## DESCRIPTION OF THE TASK:
Take the data from the line that contains "How far from the camera" through the line that contains "the point at 306,275 <", and write those lines out again with "sandy white ground" swapped for "pale sandy ground" and everything else left unchanged.

## MATERIAL SHOWN:
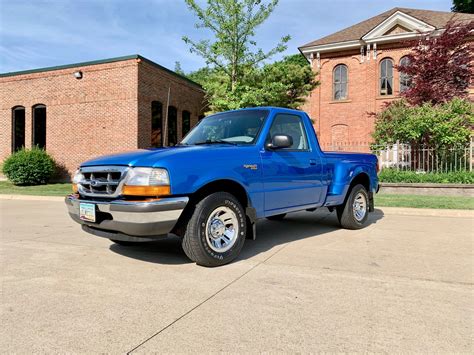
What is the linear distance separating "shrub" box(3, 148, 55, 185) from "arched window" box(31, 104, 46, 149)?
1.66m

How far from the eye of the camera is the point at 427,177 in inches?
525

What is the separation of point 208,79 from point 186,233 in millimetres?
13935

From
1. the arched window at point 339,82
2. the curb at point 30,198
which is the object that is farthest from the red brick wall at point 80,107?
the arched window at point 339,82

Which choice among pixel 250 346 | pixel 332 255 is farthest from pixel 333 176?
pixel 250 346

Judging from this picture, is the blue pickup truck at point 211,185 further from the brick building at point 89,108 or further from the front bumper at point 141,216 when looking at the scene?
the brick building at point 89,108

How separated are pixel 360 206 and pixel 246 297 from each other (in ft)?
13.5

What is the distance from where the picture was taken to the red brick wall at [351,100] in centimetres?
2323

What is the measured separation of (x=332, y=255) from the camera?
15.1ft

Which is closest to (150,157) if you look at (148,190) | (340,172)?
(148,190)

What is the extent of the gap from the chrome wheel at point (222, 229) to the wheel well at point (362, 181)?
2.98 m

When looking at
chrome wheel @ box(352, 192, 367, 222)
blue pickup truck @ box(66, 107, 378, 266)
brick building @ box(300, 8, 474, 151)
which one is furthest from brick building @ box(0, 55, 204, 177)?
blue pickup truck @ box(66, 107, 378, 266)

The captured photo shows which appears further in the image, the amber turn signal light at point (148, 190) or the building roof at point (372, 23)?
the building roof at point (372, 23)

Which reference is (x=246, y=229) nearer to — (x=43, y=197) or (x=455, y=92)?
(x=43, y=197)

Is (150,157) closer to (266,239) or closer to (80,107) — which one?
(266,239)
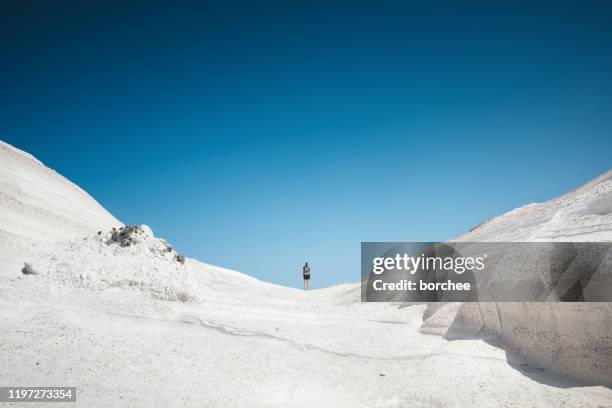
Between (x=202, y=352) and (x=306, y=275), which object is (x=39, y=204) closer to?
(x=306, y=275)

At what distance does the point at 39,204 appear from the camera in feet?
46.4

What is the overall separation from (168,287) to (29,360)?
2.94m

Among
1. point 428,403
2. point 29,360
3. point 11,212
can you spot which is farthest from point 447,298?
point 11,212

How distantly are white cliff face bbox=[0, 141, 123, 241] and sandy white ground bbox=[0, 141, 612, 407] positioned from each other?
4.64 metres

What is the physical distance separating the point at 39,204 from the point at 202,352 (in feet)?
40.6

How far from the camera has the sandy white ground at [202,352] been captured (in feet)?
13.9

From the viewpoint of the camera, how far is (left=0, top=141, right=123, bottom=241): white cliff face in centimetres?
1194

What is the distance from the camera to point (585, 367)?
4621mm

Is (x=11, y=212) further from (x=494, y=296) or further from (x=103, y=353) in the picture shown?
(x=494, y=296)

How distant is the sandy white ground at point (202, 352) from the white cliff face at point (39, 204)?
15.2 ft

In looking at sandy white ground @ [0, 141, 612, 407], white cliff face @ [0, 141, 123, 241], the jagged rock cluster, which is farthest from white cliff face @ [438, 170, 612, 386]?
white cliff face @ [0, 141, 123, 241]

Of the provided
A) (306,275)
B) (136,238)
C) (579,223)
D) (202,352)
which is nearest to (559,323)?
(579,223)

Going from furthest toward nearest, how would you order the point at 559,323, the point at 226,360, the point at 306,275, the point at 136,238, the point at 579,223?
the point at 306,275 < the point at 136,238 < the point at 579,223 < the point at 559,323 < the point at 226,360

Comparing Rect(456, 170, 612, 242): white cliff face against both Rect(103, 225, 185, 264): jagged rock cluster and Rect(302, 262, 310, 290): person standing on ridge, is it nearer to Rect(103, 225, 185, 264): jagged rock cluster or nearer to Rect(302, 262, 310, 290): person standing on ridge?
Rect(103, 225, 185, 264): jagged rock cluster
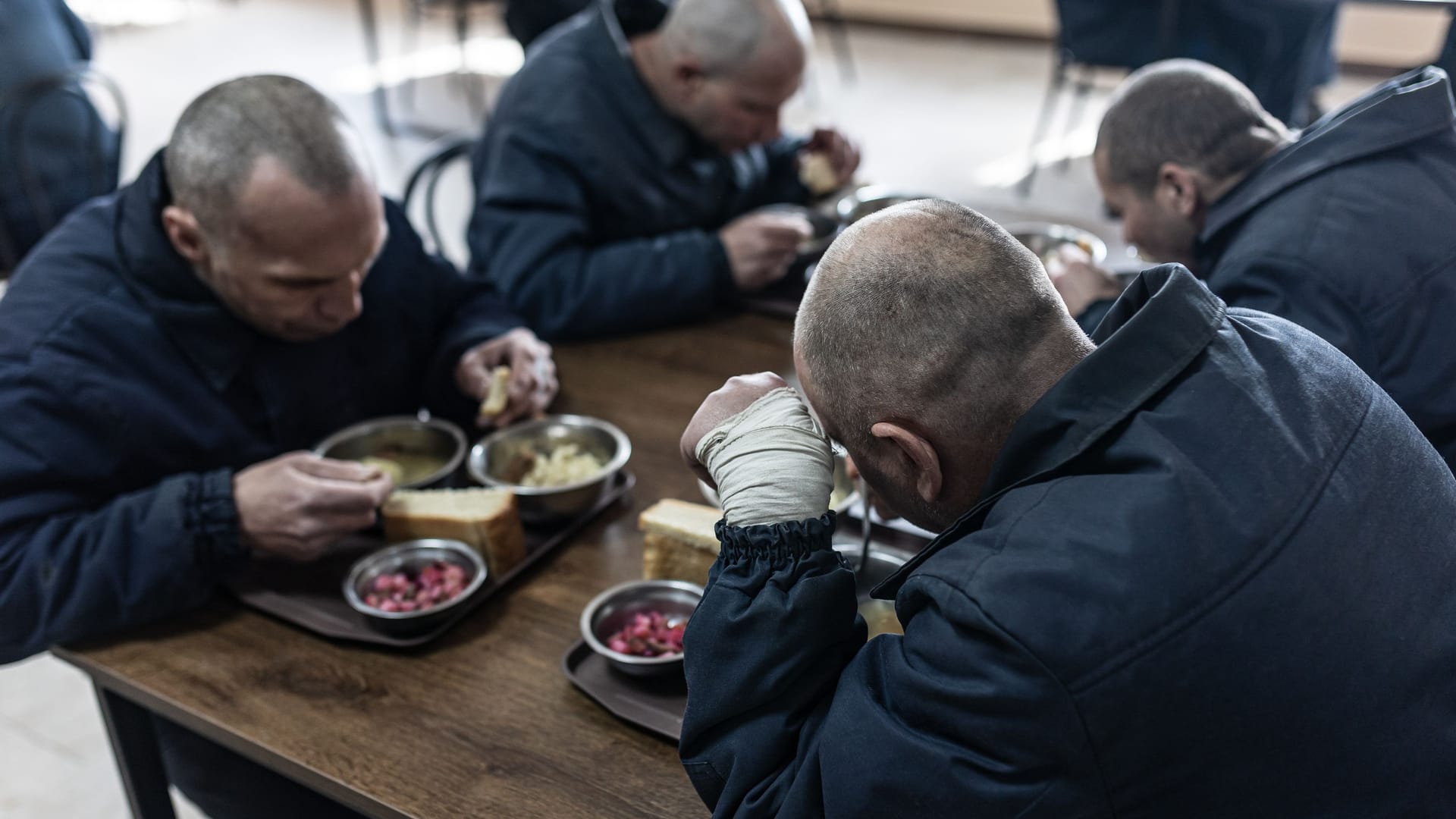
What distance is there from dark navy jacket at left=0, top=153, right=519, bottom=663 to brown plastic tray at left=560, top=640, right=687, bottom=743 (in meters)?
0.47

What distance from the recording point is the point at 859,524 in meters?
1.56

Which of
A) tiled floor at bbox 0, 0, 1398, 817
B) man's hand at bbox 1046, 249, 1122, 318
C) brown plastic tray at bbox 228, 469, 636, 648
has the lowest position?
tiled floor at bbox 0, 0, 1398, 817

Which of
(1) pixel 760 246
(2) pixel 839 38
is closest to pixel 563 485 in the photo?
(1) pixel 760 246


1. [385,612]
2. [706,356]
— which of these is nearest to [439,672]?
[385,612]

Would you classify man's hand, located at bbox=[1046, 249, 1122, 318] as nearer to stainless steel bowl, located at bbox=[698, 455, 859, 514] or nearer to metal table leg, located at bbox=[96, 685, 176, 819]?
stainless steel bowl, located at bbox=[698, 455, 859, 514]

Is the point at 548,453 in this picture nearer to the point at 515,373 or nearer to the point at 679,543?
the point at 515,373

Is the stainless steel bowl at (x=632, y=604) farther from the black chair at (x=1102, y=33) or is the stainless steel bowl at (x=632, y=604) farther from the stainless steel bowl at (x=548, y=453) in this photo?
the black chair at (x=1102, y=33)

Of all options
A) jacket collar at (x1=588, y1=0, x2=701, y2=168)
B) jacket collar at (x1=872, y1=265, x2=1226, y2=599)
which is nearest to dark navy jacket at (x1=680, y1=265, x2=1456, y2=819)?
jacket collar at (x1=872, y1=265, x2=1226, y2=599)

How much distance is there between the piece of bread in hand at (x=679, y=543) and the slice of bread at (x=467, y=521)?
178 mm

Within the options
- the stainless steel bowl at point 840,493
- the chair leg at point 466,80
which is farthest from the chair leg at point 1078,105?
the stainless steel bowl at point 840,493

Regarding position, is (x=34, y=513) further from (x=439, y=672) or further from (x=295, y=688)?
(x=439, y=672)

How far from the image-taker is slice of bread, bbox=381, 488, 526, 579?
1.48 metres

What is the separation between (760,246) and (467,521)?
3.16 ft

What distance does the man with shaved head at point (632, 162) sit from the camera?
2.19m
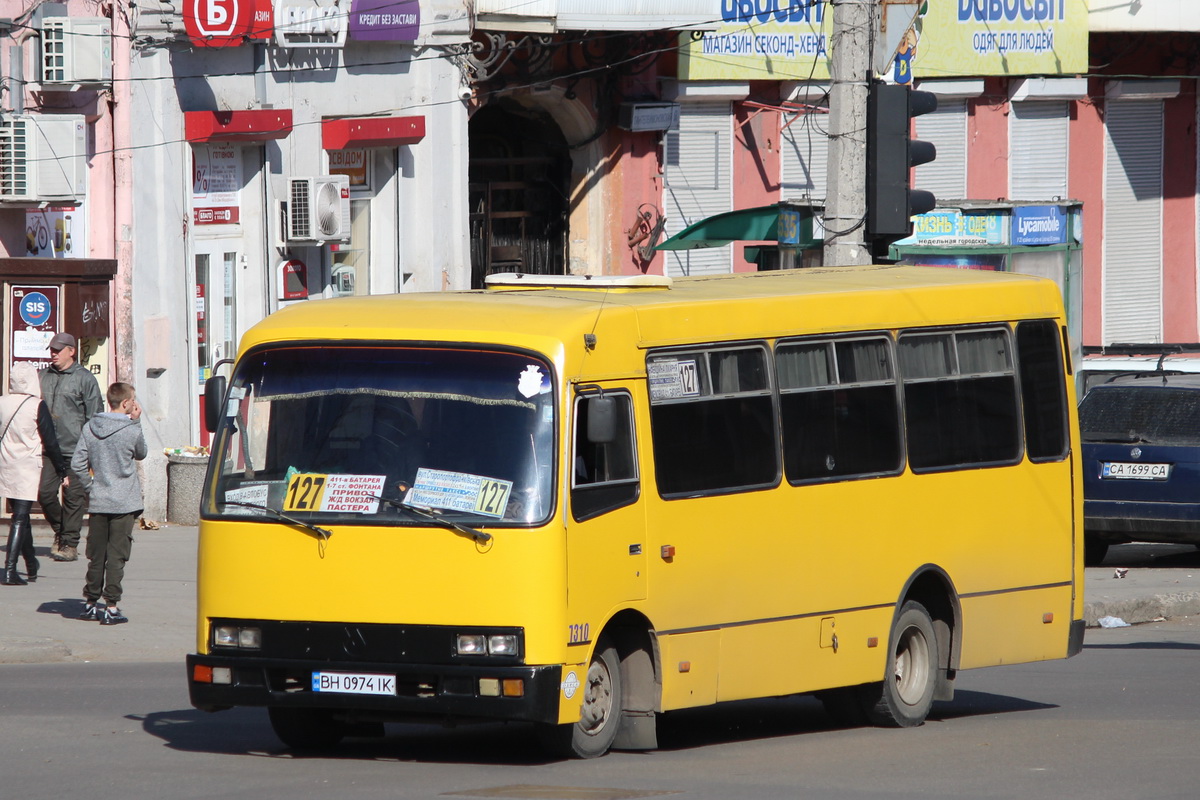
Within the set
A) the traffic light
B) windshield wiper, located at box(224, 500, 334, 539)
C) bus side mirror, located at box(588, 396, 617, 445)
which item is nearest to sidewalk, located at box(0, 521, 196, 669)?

## WORKED ANSWER:
How far from the camera has the pale sandy ground at [202,352] been captured (in feet)?
13.9

From the viewpoint of the camera, how far is (left=0, top=141, right=123, bottom=241): white cliff face in centimetres?
1194

What is the distance from the camera to point (585, 367)?
4621mm

Is (x=11, y=212) further from (x=494, y=296) or further from (x=103, y=353) in the picture shown?
(x=494, y=296)

How distant is the pale sandy ground at point (202, 352) from the white cliff face at point (39, 204)?
15.2 ft

In looking at pale sandy ground @ [0, 141, 612, 407], white cliff face @ [0, 141, 123, 241], the jagged rock cluster, which is farthest from white cliff face @ [438, 170, 612, 386]?
white cliff face @ [0, 141, 123, 241]

Of the provided
A) (306,275)
B) (136,238)
C) (579,223)
D) (202,352)
which is nearest to (559,323)?
(579,223)

Going from furthest toward nearest, how would you order the point at 559,323, the point at 226,360, the point at 306,275, the point at 136,238, the point at 579,223?
the point at 306,275 < the point at 136,238 < the point at 579,223 < the point at 559,323 < the point at 226,360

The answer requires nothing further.